*ASSIGNED TASK*
Copy every item below word for word, leaving out the pictures.

*INPUT MATERIAL*

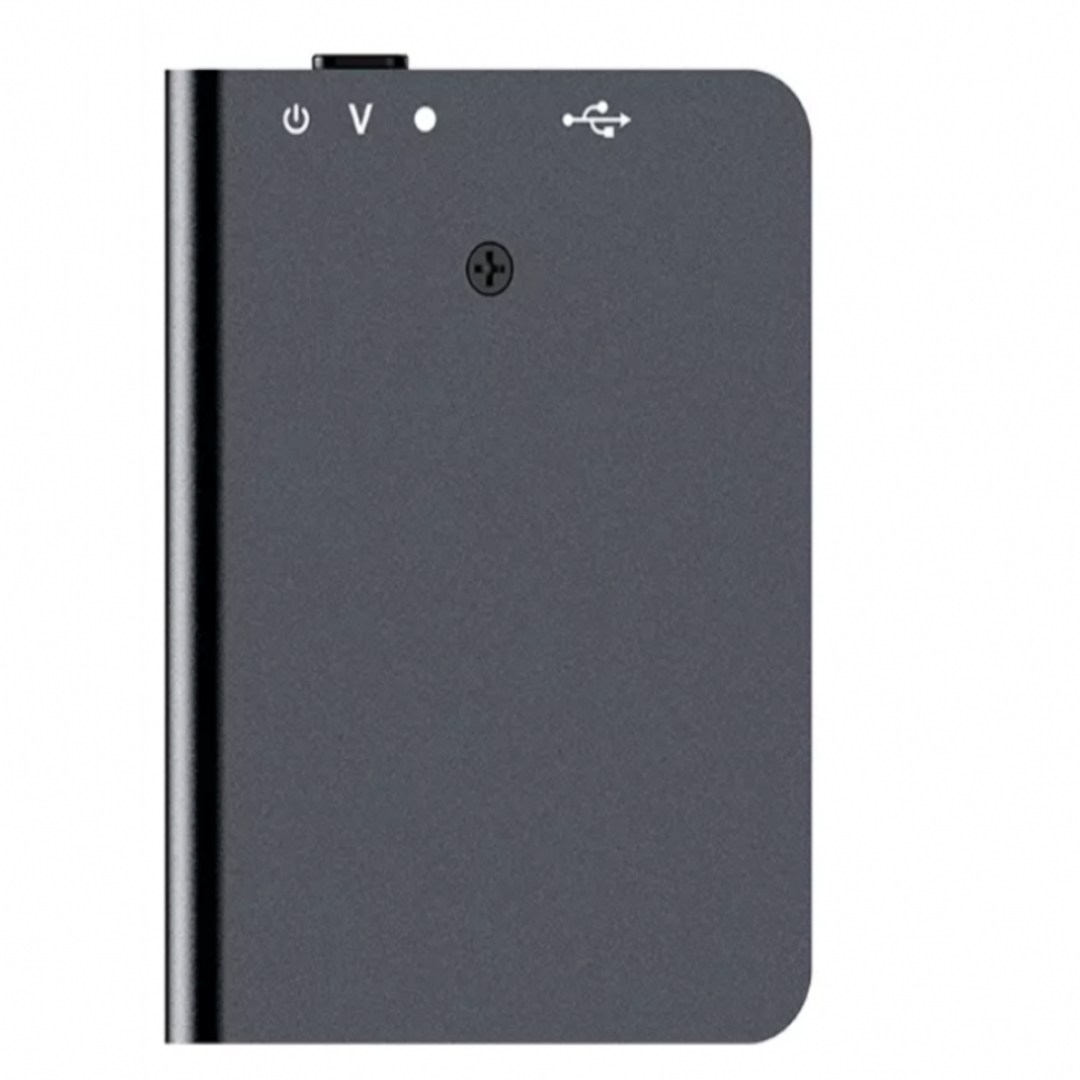 Skorter | Voice Recorder – Small, Discreet, and Powerful Audio Capture| Perfect for Stealth Recording and Voice Activation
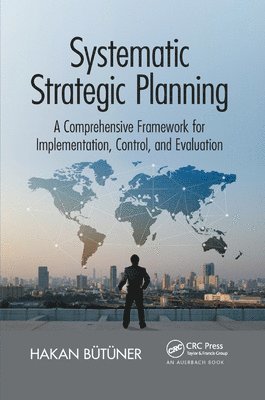 Systematic Strategic Planning 1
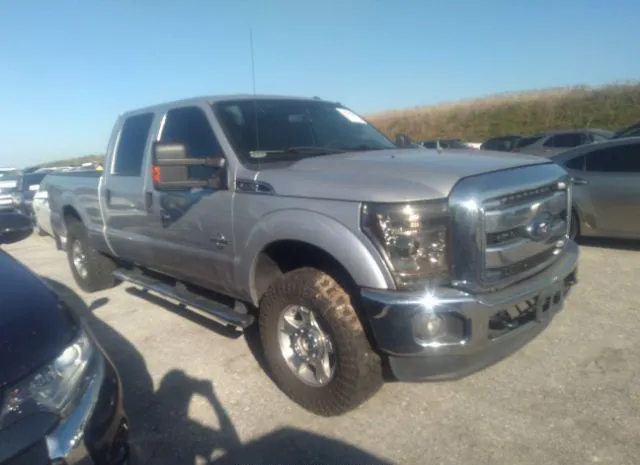 FORD SUPER DUTY F-250 SRW 2016 1ft7w2bt3gec43900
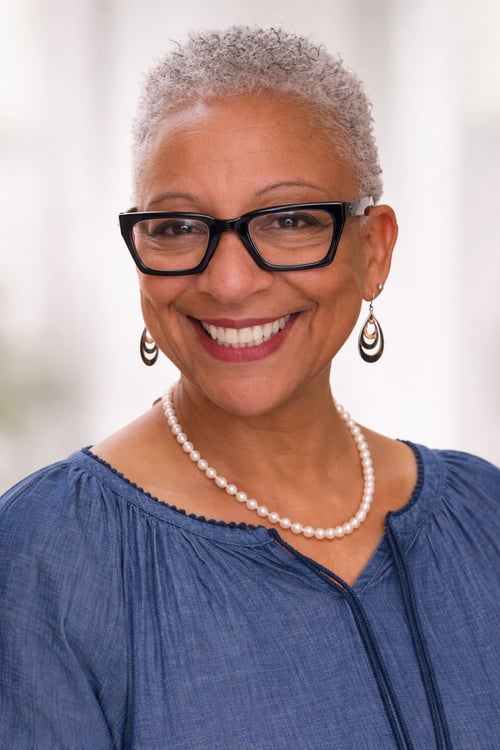 Coni J. Mackey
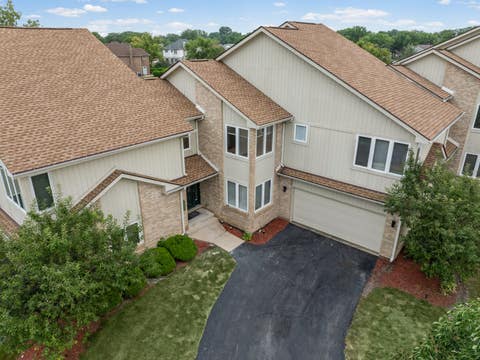 Tiny photo for 18615 Emily Court, Hazel Crest, IL 60429 (MLS # 12717007)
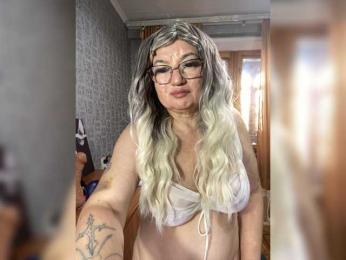 MissTemperament webcam bongacams model stream image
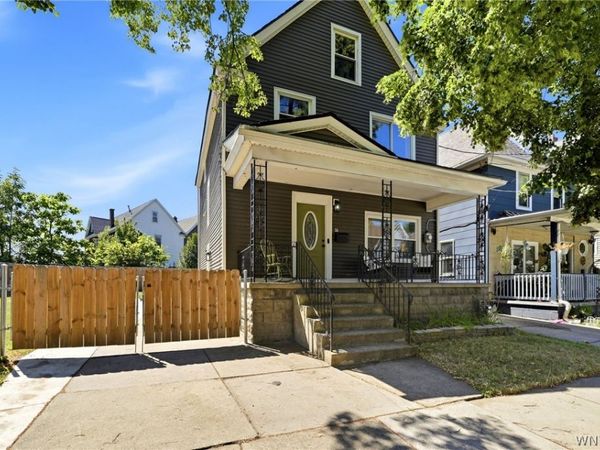 39 Heward Avenue , Buffalo, NY 14207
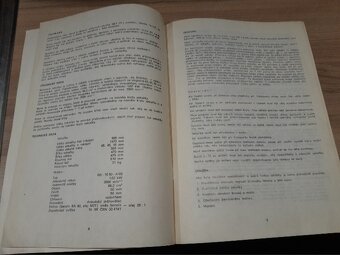 MST 73 (motor ČZ 100cm3) - 6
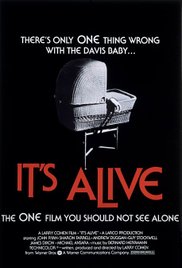 Its Alive (1974) M4uHD Free Movie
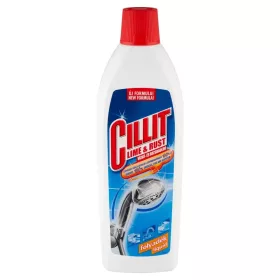 Cillit Lime & Rust vízkő- és rozsdaoldó 700ml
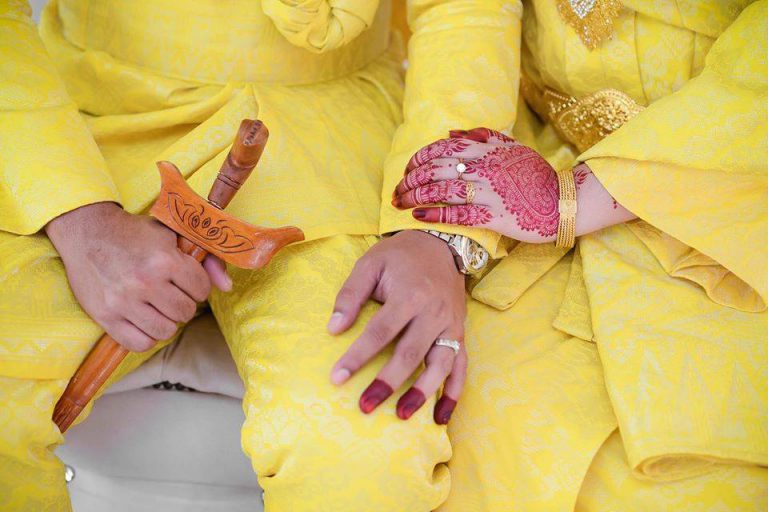 Isteri Jangan Rasa Diri Sempurna Sangat, Barulah Nampak Lebihnya Suami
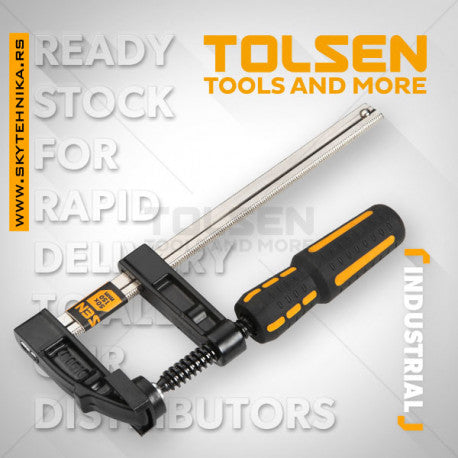 F-STEGA (INDUSTRIAL) 120*300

*ANSWER TO THIS EXERCISE*
 Skorter | Voice Recorder – Small, Discreet, and Powerful Audio Capture| Perfect for Stealth Recording and Voice Activation
 Systematic Strategic Planning 1
 FORD SUPER DUTY F-250 SRW 2016 1ft7w2bt3gec43900
 Coni J. Mackey
 Tiny photo for 18615 Emily Court, Hazel Crest, IL 60429 (MLS # 12717007)
 MissTemperament webcam bongacams model stream image
 39 Heward Avenue , Buffalo, NY 14207
 MST 73 (motor ČZ 100cm3) - 6
 Its Alive (1974) M4uHD Free Movie
 Cillit Lime & Rust vízkő- és rozsdaoldó 700ml
 Isteri Jangan Rasa Diri Sempurna Sangat, Barulah Nampak Lebihnya Suami
 F-STEGA (INDUSTRIAL) 120*300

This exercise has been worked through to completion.